Watch any major college sporting event these days, and you’re almost guaranteed to see at least one African-American face competing, if not a majority. It’s so commonplace these days, no one even thinks about it anymore. But that wasn’t always the case.

Can you imagine Auburn beating Oregon in the BCS Title game in 2010 without Cam Newton under center? Or John Calipari winning a championship with no Anthony Davis, Michael Kidd-Gilchrest or any other player you can name from last season’s championship crew. Or what would Dean Smith’s legacy look like without players like Phil Ford, James Worthy and Michael Jordan?

For much of the 20th century, colleges from the Southwest to the Mid-Atlantic competed in an athletic world that was devoid of any diversity. That list includes perennial powerhouse programs Alabama and Florida of the Southeastern Conference and Atlantic Coast Conference schools from South Carolina to Maryland.

In those days, not only were Black athletes not allowed to compete for these institutions, they were prohibited from even competing against them. These so-called “gentlemen’s agreements” meant that even schools who did offer opportunities to African-Americans would keep them off the field of play against Southern teams that refused to compete against those student-athletes. According to Lane Dumas, author of “Integrating the Gridiron: Black Civil Rights and American College Football,” this was by no means a secret.

“White and Black sportswriters referenced it routinely (as did administrators),” Dumas said in 2010. “And any casual football fan could easily read about the role of race in negotiations between major college teams and the scheduling of games.”

These agreements were pretty much universally accepted for the first half of the 20th century. The writing on the wall came in the form of the landmark Brown v. Board of Education decision of 1954, but those Southern institutions of higher education fought fervently over the next decade and a half to stem the approaching tide. But little by little, things began to change.

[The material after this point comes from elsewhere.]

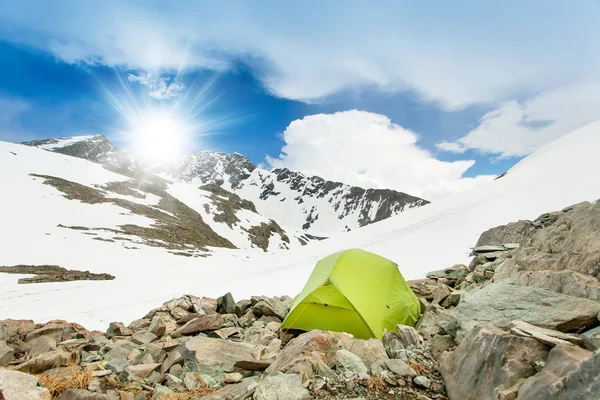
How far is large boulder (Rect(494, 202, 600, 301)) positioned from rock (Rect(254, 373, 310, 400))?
515 cm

In 1963, just months after James Meredith needed 500 U.S. marshals to enter the University of Mississippi, Mississippi State found itself matched up against a Loyola team that started four Black players in an NCAA Tournament game. The previous year, the school had opted out of the tournament in an effort to avoid having this type of dilemma. That season, however, coach Babe McCarthy decided to give his team a chance at a national title.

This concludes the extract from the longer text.